Notice for the replacement of seats
The lack of planning and staff also extends to other hospitals in the province of Malaga and, as in the case of the Regional, the government of Juan Manuel Moreno wants to prevent internal disorders from amplifying the echo of the problems that have emerged in the Virgen del Rocío. Last week, the SAS management met with the managers of the various hospital centers in Malaga to confirm that a tender for the replacement of vacant posts would be launched to consolidate on a permanent basis the positions that were being filled on a precarious basis and that the services of the recently created hospitals, such as Estepona, would be open to 100%, as internal sources from some of the centers concerned confirmed to this newspaper.

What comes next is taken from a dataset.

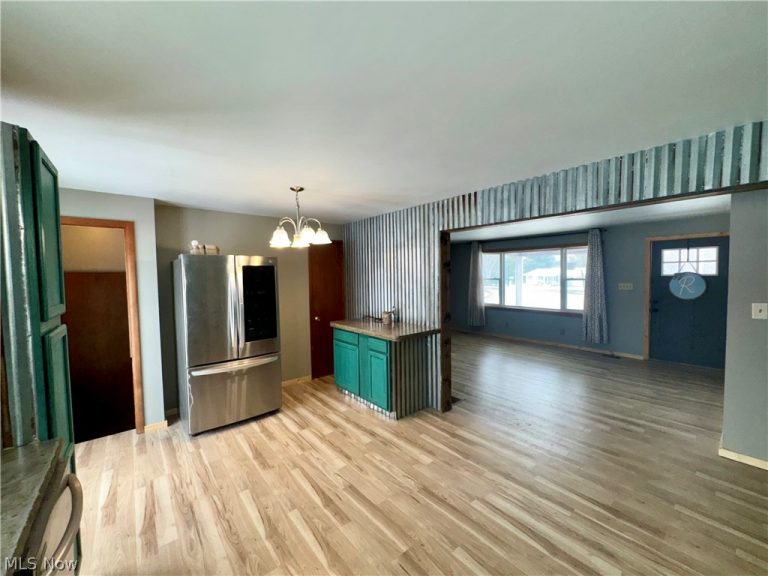 470 Nel Da Mar Drive, New Concord, OH - Photo 5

The High Resolution Hospital of Estepona, in many respects, has had a similar evolution to the old Military Hospital of Seville. Opened in 2021, the lack of staff has meant that only the Radiology service is operational at almost 100%, while the Emergency Service is closed at night and on weekends and the operating theaters close their cabins until they are no longer operational. In the case of the Costa del Sol, measures for the expansion of the Radiodiagnosis service are proceeding very slowly and the radiodiagnosis and nuclear medicine unit, completed last year, with cutting-edge and very expensive equipment, has not yet been opened, mainly due to lack of personnel, internal sources indicate.
Health workers are waiting to see that the promises of greater hiring and opening of services are not only kept and are not part of the Council’s strategy to silence criticism of the management of screening with tenders, but that they last over time. Everyone knows that the regional elections are now upon us. “We are used to these maneuvers in an election year,” says one of the interlocutors consulted.